- **TEKS DOKUMEN**:
________

Maka dari itu, menarik untuk dapat dikaji secara tegas, terkait hal-hal yang menyangkut dengan tindak kekerasan dalam rumah tangga ini. Maka dapat dipastikan pada perspektif kacamata hokum (yurisprudensi law) yang mana dapat divariasikan dengan tatanan psikologis. Oleh sebab itu, dalam makalah ini pemateri akan menyajikan pembahasan seputar KDRT dengan merujuk kembali pada UU Nomor 23 Tahun 2004, terkait definisi KDRT, macam-macam bentuk kekerasan, factor-faktor yang mempengaruhi timbulnya tindak kekerasan dalam rumah tangga. Sanksi bagi pelaku tindak pidana kekerasan, tata cara pengaduan tindak kekerasa, dampak KDRT, solusi untuk mengatasi KDRT, dan aplikasi perundang-undangannya.
WORKING THOUGHT
A.    Definisi KDRT
Secara terminology, KDRT pada dasarnya mempunyai dua unsur; pertama yaitu arti dari kekerasan itu sendiri dan kedua adalah arti kekerasan dalam rumah tangga. Dalam kamus besar bahasa Indonesia, kekerasan mempunyai tiga pengertian: pertama sebagai suatu perihal (yang bersifat atau bercicir) keras.Kedua, perbuatan seseorang atau sekelompok orang yang menyebabkan cidera atau matinya orang lain atau menyebabkan kerusakan fisik dan barang orang lain. Ketiga, kekerasan diartikan sebagai paksaan.[3]
Menurut Mansour Fakih, ia lebih menitik beratkan pada pengertian kekerasan sebagai suatu serangan atau invasi terhadap fisik ataupun intergritas mental psikologis seseorang. Kekerasan sesama manusia pada dasarnya berasal dari berbagai sumber. Namun, salah satu kekerasan terhadap suatu jenis kelamin tertentu yang disebabkan oleh anggapan gender. Kekerasan yang disebabkan bias gender ini disebut gender-related violence.[4]
Sementara pengertian KDRT sendiri adalah setiap perbuatan terhadap seseorang, terutama perempuan. Hal itu dapat menimbulkan kesengsaraan atau penderitaan secara fisik, seksual, psikologis, dan/atau penelantaran rumah tangga termasuk ancaman untuk melakukan perbuatan, pemaksaan atau perampasan kemerdekaan secara melawan hokum dalam lingkup rumah tangga, termaktub dalam UU KDRT Nomor 23 Tahun 2004 tentang penghapusan kekerasan dalam rumah tangga, pasal 1.

________

- **TUJUAN**:
1/ Dalam teks tentang KDRT, apa sebutan untuk kekerasan yang disebabkan bias gender?
2/ Tolong lanjutkan teks tentang KDRT mulai setelah kalimat terakhirnya.
Data merupakan bahan tersendiri yang terpisah dari teks tentang KDRT.

________

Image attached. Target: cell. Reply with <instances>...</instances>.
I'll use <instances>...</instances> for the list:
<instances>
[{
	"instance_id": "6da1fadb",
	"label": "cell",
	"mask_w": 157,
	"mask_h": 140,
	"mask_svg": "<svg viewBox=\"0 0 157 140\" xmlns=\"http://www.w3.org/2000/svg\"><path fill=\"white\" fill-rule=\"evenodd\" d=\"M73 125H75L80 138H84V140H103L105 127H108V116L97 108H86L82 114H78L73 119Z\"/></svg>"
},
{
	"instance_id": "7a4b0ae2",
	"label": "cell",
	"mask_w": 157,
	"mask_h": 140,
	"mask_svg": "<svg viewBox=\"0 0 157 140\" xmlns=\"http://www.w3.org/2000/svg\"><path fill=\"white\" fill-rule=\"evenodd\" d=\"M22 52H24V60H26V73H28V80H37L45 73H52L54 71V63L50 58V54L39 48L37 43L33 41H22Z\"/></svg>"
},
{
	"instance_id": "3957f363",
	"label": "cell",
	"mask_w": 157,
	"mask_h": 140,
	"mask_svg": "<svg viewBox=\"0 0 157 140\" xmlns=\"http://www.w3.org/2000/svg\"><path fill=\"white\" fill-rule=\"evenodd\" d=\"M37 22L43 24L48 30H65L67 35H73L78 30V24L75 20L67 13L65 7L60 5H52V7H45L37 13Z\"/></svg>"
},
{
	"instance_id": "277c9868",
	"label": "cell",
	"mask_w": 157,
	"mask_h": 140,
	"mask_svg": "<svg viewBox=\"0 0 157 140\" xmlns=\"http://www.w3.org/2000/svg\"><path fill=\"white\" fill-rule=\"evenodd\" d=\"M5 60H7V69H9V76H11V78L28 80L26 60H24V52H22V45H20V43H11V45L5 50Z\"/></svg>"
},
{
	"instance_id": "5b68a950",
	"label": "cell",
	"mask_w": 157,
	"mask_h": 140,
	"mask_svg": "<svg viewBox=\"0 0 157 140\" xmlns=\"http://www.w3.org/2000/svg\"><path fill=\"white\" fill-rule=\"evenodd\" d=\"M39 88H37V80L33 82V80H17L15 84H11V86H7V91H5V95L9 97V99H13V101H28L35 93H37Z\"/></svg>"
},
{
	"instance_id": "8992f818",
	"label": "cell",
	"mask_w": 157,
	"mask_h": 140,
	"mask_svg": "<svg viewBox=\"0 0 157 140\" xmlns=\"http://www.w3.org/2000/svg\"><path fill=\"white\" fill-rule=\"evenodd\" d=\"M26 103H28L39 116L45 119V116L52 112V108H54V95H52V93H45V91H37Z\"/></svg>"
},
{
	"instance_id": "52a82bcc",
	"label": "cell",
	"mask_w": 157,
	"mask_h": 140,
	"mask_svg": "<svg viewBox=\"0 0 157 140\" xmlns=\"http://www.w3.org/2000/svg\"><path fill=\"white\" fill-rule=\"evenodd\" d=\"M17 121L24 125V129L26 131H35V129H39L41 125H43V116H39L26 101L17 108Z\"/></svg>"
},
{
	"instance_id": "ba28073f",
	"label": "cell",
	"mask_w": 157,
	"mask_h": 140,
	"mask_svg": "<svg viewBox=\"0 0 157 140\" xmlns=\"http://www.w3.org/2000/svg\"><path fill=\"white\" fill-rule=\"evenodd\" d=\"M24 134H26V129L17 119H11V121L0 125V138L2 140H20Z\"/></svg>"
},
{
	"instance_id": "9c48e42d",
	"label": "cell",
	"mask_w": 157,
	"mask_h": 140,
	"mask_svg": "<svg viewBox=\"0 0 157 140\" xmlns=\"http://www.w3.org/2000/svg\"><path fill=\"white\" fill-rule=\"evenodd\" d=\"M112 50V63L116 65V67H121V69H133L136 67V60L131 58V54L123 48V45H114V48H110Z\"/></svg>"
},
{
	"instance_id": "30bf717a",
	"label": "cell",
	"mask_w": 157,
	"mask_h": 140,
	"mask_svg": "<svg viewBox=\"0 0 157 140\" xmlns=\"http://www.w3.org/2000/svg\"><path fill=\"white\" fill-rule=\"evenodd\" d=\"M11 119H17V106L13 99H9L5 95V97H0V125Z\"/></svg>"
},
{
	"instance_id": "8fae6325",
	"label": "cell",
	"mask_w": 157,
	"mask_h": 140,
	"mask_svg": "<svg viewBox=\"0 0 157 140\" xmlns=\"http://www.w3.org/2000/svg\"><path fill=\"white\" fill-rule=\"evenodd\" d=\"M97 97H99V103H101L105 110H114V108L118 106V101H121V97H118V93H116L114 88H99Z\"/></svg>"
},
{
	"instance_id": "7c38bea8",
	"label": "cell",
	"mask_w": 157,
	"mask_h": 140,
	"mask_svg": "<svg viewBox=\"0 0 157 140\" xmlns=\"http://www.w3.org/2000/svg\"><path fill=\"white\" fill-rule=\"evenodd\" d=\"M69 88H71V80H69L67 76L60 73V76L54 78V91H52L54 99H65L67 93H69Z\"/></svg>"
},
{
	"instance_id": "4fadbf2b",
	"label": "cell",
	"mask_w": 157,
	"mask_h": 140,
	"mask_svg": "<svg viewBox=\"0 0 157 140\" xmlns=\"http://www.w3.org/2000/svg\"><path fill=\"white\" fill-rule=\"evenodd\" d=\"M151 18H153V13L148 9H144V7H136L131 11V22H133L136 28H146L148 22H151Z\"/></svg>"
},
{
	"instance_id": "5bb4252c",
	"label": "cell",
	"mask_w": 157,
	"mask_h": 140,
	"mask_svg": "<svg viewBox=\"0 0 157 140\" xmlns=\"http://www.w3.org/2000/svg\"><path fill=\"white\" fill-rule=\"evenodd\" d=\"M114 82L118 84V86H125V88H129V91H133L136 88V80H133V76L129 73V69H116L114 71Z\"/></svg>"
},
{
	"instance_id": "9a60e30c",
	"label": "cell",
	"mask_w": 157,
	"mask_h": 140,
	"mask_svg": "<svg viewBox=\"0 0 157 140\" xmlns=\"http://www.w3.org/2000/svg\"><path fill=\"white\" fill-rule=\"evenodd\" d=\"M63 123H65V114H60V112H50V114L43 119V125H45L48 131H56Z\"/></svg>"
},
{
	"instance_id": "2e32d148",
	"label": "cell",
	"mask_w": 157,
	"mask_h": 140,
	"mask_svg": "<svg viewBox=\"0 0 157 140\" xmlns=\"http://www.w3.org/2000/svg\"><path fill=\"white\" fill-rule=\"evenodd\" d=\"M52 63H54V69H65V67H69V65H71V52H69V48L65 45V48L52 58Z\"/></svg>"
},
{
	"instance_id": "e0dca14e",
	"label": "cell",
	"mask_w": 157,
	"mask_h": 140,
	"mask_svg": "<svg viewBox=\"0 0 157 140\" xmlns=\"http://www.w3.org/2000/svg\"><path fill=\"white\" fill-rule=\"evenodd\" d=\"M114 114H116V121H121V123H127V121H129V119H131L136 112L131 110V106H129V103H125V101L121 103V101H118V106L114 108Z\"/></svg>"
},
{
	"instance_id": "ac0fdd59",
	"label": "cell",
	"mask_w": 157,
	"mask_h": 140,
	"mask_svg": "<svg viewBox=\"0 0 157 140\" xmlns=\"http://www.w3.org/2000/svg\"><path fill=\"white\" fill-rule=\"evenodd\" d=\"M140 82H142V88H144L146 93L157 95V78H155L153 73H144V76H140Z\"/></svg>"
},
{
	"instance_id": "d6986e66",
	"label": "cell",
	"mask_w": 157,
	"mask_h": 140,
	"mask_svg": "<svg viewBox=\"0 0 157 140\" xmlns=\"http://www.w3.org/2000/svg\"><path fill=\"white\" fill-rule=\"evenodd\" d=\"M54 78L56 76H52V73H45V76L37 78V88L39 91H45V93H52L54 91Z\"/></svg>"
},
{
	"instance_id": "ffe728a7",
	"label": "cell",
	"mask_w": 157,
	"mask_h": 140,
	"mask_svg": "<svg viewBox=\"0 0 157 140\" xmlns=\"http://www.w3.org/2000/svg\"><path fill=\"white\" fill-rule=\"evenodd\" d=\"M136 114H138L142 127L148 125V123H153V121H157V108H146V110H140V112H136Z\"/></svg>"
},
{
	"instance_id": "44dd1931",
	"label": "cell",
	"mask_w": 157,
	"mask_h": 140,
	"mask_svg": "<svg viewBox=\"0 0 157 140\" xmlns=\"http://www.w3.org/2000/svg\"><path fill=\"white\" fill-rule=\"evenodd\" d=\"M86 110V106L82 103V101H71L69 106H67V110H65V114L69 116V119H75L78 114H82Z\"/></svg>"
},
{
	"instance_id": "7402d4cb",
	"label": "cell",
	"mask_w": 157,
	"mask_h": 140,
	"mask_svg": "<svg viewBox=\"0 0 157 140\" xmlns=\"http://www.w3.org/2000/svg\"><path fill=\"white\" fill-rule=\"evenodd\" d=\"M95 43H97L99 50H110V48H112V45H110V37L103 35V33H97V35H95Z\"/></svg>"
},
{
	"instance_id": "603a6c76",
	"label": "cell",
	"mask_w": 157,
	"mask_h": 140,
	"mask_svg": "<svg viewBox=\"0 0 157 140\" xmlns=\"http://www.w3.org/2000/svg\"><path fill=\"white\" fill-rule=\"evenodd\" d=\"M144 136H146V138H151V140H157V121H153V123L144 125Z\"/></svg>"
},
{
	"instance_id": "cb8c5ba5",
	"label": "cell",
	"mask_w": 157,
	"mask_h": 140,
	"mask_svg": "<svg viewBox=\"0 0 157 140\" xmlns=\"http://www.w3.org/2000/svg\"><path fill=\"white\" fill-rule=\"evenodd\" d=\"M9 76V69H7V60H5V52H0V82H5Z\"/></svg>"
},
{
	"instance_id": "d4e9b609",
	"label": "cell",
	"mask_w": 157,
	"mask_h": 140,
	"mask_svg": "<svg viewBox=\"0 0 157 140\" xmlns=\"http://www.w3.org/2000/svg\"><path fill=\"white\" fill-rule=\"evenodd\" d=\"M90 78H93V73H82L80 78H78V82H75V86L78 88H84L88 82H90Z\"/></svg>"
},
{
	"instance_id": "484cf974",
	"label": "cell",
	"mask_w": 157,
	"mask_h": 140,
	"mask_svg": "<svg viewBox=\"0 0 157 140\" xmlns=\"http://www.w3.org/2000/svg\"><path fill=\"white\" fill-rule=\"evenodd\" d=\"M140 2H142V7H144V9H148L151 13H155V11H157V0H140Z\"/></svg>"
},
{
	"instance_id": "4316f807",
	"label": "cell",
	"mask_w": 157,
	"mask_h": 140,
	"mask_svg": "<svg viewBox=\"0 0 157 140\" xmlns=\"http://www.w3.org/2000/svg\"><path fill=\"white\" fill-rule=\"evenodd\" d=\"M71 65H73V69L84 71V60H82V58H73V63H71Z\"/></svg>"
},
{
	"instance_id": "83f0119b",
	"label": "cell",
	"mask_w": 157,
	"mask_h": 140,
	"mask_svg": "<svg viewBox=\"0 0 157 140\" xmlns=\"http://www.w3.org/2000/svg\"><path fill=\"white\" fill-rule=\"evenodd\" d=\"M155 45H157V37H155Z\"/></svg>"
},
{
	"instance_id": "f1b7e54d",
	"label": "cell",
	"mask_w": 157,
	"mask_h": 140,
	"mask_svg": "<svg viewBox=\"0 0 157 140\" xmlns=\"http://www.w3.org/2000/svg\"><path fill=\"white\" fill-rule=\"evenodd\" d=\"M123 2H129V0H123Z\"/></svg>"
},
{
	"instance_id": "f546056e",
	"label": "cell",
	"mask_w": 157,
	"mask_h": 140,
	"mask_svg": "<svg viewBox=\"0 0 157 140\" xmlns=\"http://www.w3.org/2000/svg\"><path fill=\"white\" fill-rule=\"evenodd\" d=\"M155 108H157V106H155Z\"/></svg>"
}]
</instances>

________

- **JAWABAN TIAP TUGAS**:
1/ Gender-related violence.

2/
B.     Macam-macam Bentuk Kekerasan Beserta Sanksinya[5]
Adapun macam-macam bentuk kekerasan dalam rumah tangga yang mana diatur di dalam UU Nomor 23 Tahun 2004:
1.      Kekerasan Fisik
Dalam hal ini, kekerasan fisik sering kali terjadi. Namun terdapat pula klasifikasi atau macam-macam bentuk kekerasan yang mengakibatkan ancaman sanksi pidanapun berbeda. Secara umum apabila tindak kekerasan ini dilakukan maka dipidana penjara 5 tahun atau denda paling banyak Rp. 15.000.000,00 (lima belas juta rupiah)
Adapun kekerasan fisik terbagi menjadi dua:
1.      Kekerasan fisik berat: berupa penganiayaan berat seperti menendang, memukul, menyundut, melakukan percobaan pembunuhan, atau pembunuhan dan semua perbuatan lain yang dapat mengakibatkan: cidera berat, pingsan, luka berat pada tubuh dan luka sulit disembuhkan. Selain itu, kehilangan salah satu indera, terdapat cacat, menderita sakit lumpuh, terganggu daya pikirnya selama empat minggu atau lebih, dapat dikenakan sanksi pidana penjara paling lama 10 tahun atau denda uang sebanyak 30.000.000,00 (tiga puluh juta rupiah). Sedangkan apabila korban mengakibatkan matinya kandungan seorang perempuan, kematian korban, maka dipidana penjara maksimal 15 tahun atau denda 45.000.000,00 (empat puluh lima juta rupiah).
1.      Kekerasan fisik ringan: berupa tamparan, menjambak, mendorong dan perbuatan lainnya yang mengakibatkan: cidera, sakit dan luka fisik yang tidak masuk dalam kategori berat sehingga membuat korban tidak mampu menjalankan tugas aktivitas sehari-hari, dipidana penjara 4 bulan atau denda uang sebanyak 5.000.000,00 (lima juta rupiah). Namun, apabila melakukan repetisi kekerasan fisik ringan yang dapat dimaksudkan dalam kekerasan fisik berat, maka dapat dijatuhi sanksi hokum berat sebagai mana yang telah disebutkan di atas.[6]
2.      Kekersan Psikis
Bentuk-bentuk kekerasan psikis yang sering dialami ataupun sebaliknya isteri antara lain:
1.      Menghina isteri atau melontarkan kata-kata yang merendahkan dan melukai harga diri isteri.
2.      Melarang isteri untuk mengunjungi saudara atau teman.
3.      Melarang isteri dalam aktif disuatu kegiatan social.
4.      Mengancam akan menceraikan isteri dan memisahkan dengan anak-anaknya    bila tidak menuruti kemauan dari suami.[7]
5.      Untuk pidana kekerasan psikis  “berat”,[8] di sini maka dipidana penjara 3 tahun atau denda uang Rp. 9.000.000.00 (sembilan juta rupiah). Sedangkan psikis “ringan”, dipidana penjara maksimal 4 bulan atau denda 3.000.000,00 (tiga juta rupiah).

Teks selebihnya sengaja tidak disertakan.